CITATION:Kasic v Skilled Warehouse Workforce (NSW) Pty Ltd [2006] NSWWCCPD 195

APPELLANT:  Zoran Kasic

RESPONDENT:  Skilled Warehouse Workforce (NSW) Pty Ltd

INSURER:CGU Workers’ Compensation (NSW) Ltd

FILE NUMBER:  WCC 7227-05

DATE OF ARBITRATOR’S DECISION:          13 September 2005

DATE OF APPEAL DECISION:  23 August 2006

SUBJECT MATTER OF DECISION:                Weight of evidence; causation

PRESIDENTIAL MEMBER:  Acting Deputy President Robin Handley

HEARING:On the papers

REPRESENTATION:  Appellant: Gerard Malouf & Partners, solicitors

Respondent: Leitch Hasson Dent, solicitors

ORDERS MADE ON APPEAL:  The decision of the Arbitrator dated 13 September 2005 is revoked and the matter is remitted to the Arbitrator for determination in accordance with the law and these reasons.

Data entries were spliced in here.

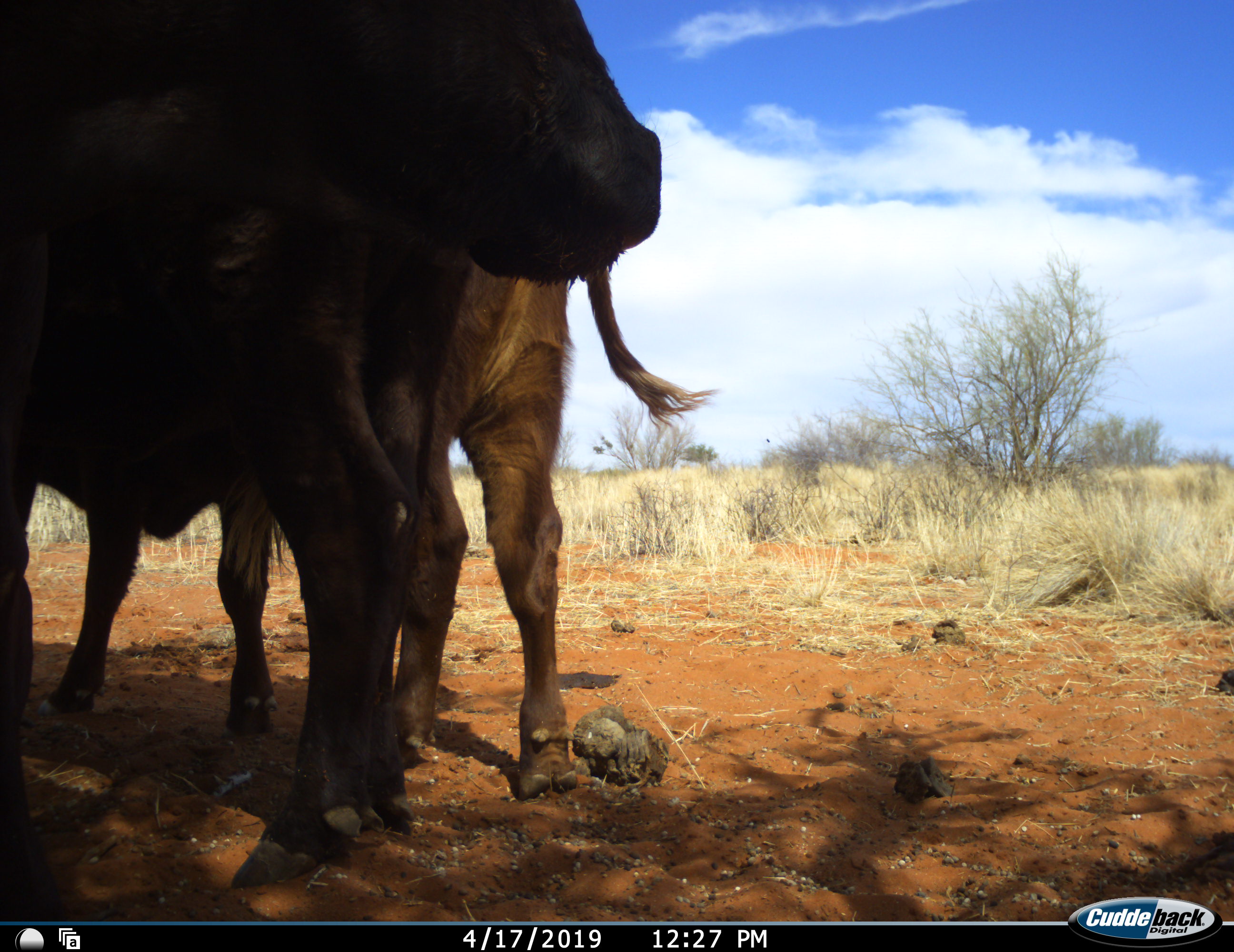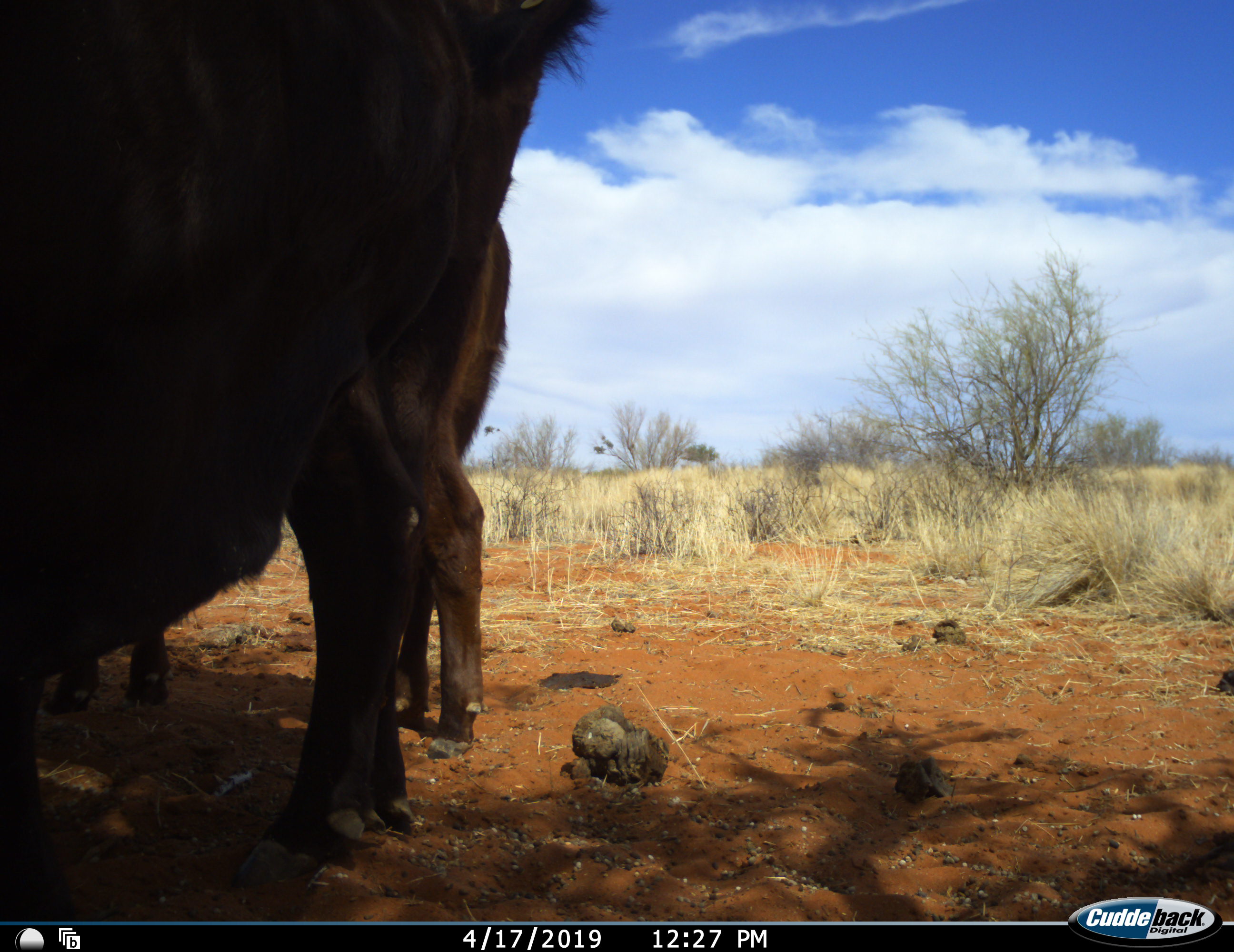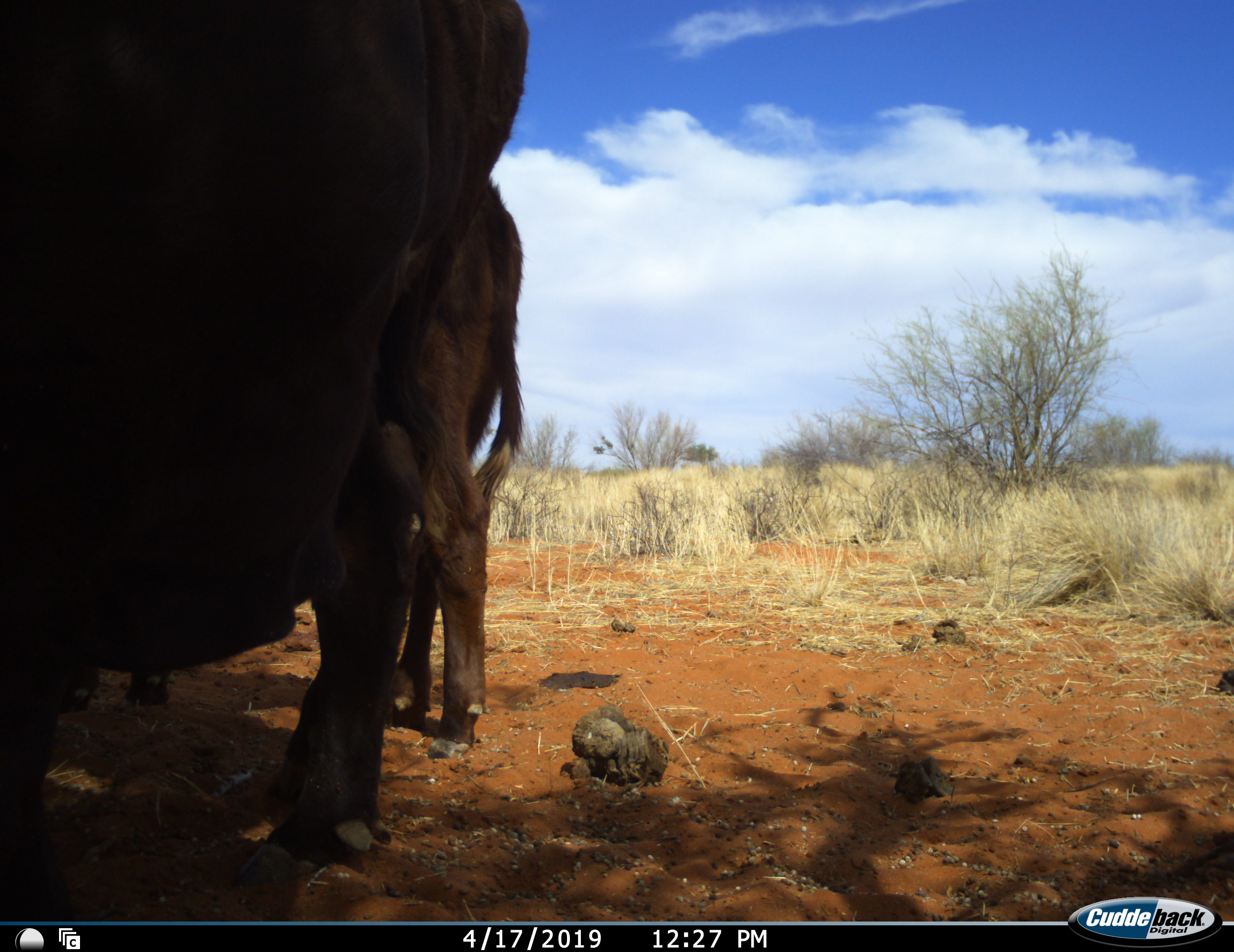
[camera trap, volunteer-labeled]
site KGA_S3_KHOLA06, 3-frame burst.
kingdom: Animalia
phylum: Chordata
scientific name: Vertebrata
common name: domestic animal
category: domesticanimal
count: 2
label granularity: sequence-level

The Respondent, Skilled Warehouse Workforce (NSW) Pty Ltd, is to pay the Appellant, Mr Kasic’s costs in this appeal.

BACKGROUND TO THE APPEAL

  1. On 7 October 2005, Zoran Kasic sought leave in the Workers Compensation Commission (‘the Commission’) to bring an appeal against the decision of an arbitrator dated 13 September 2005. The Respondent to the appeal is Skilled Warehouse Workforce (NSW) Pty Ltd (‘the Employer’). The Employer’s workers compensation insurer is CGU Workers’ Compensation (NSW) Ltd (‘CGU’).

  1. Mr Kasic was born on 17 October 1971 and is aged 34. He commenced employment with the Employer as a general labourer and machine operator in early 2002. On 23 February 2004, Mr Kasic noticed pain in his left shoulder when lifting and packing heavy aluminium rods. He reported the injury to his supervisor and, on or about 16 March 2004, was examined by his general practitioner. Mr Kasic went back to work on light duties.

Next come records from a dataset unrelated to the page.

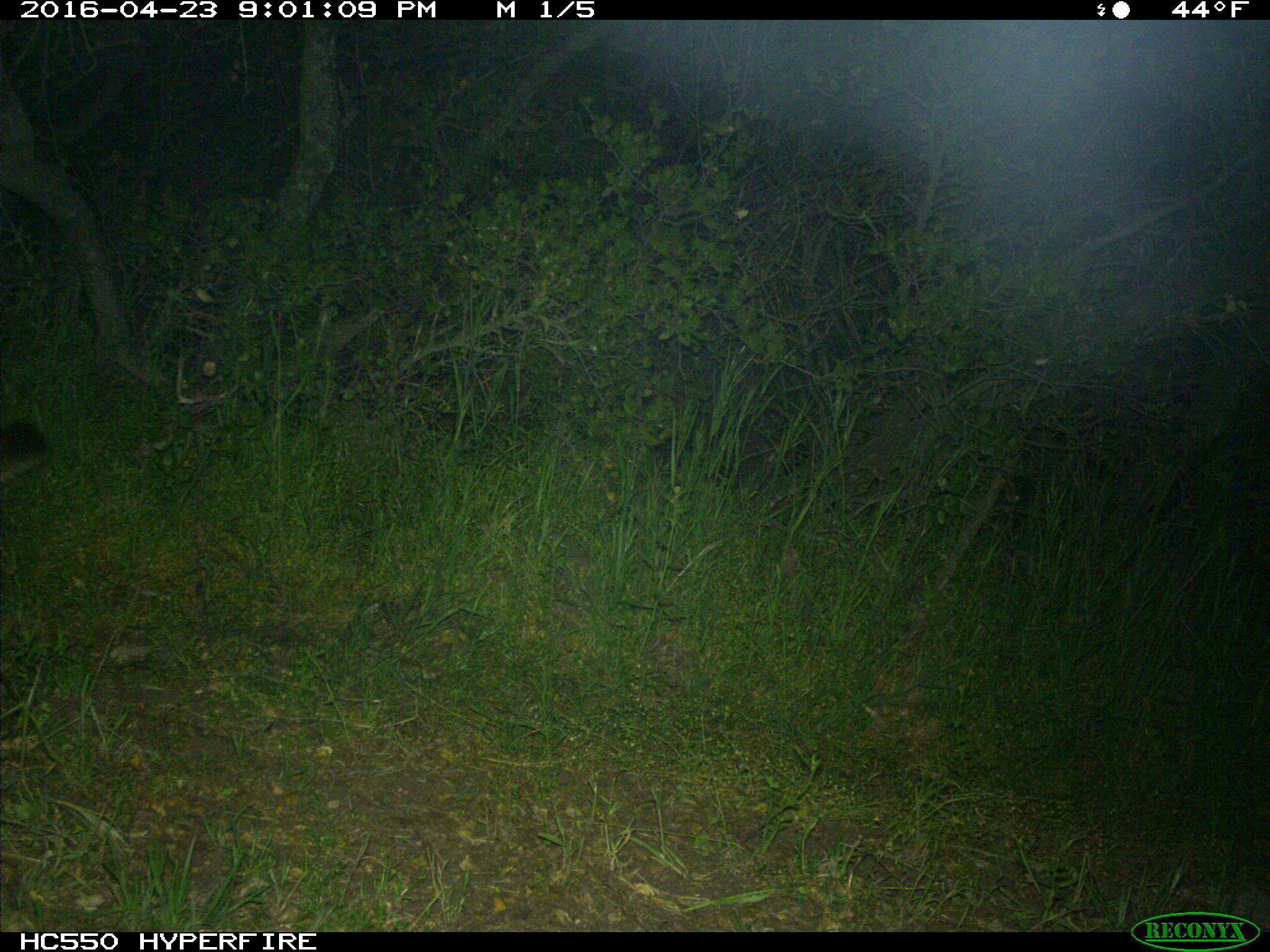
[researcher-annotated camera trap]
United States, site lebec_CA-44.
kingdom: Animalia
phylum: Chordata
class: Mammalia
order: Carnivora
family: Felidae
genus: Puma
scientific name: Puma concolor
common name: mountain lion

  1. Mr Kasic also claims that between 23 February 2004 and 26 June 2004, he suffered an injury to his right shoulder due to the heavy lifting and bending which was part of the nature and conditions of his employment. In June 2004, he began to experience pain in his right shoulder which he reported to his general practitioner, and of which he notified the Employer on 24 June 2004.

  1. On 18 February 2005, Mr Kasic lodged a claim with CGU for medical expenses and for compensation for permanent impairment and pain and suffering in respect of both shoulders. Although CGU disputes the degree of permanent impairment claimed by Mr Kasic in respect of the left shoulder, it accepts liability for that injury. However, CGU denies liability in respect of the right shoulder.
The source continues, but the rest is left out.